China will achieve all of the nine pollution control targets it set for the 13th Five-Year Plan period (2016-2020) by the end of this year, a senior environmental official said on Wednesday.
All the targets have essentially been completed, said Zhao Yingmin, vice-minister of Ecology and Environment at a news conference. "The environmental improvements in the country since 2016 have been bigger than each of those in other five-year plan periods," he said.
While eight of the goals, including reduction in discharges of sulfur dioxide, oxynitride and ammonia nitrogen, were achieved last year, further progress has been made from January to last month to better the targets, Zhao said.

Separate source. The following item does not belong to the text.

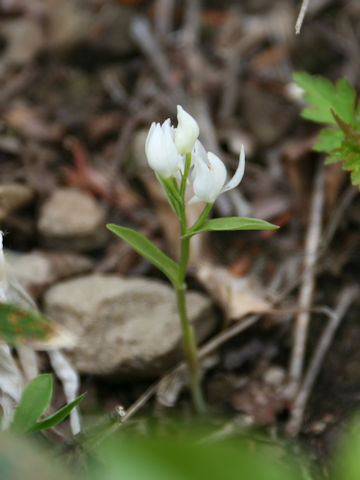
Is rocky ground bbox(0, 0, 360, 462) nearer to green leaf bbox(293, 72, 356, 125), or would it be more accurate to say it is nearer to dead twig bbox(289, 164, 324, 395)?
dead twig bbox(289, 164, 324, 395)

China is also expected to meet the target of ensuring "fairly good air quality" on at least 84.5 percent of days in 337 major cities by the end of the year, he said.
From January to last month, the proportion of days with fairly good air quality reached 87.2 percent, which was 5.7 percentage points higher than the same period last year.
According to the ministry, by the end of last year, 74.9 percent of surface water was at, or above, Grade III, the third highest level in the country's five-tier water quality system. This was an improvement of 8.9 percentage points on the 2015 level.
The proportion of water below Grade V, the poorest quality, fell 6.3 percentage points to 3.4 percent over the same period.
The ministry said by the end of September, 81.2 percent of the country's surface water was Grade III or above. The percentage of water below Grade V had declined further to 0.8 percent, it said.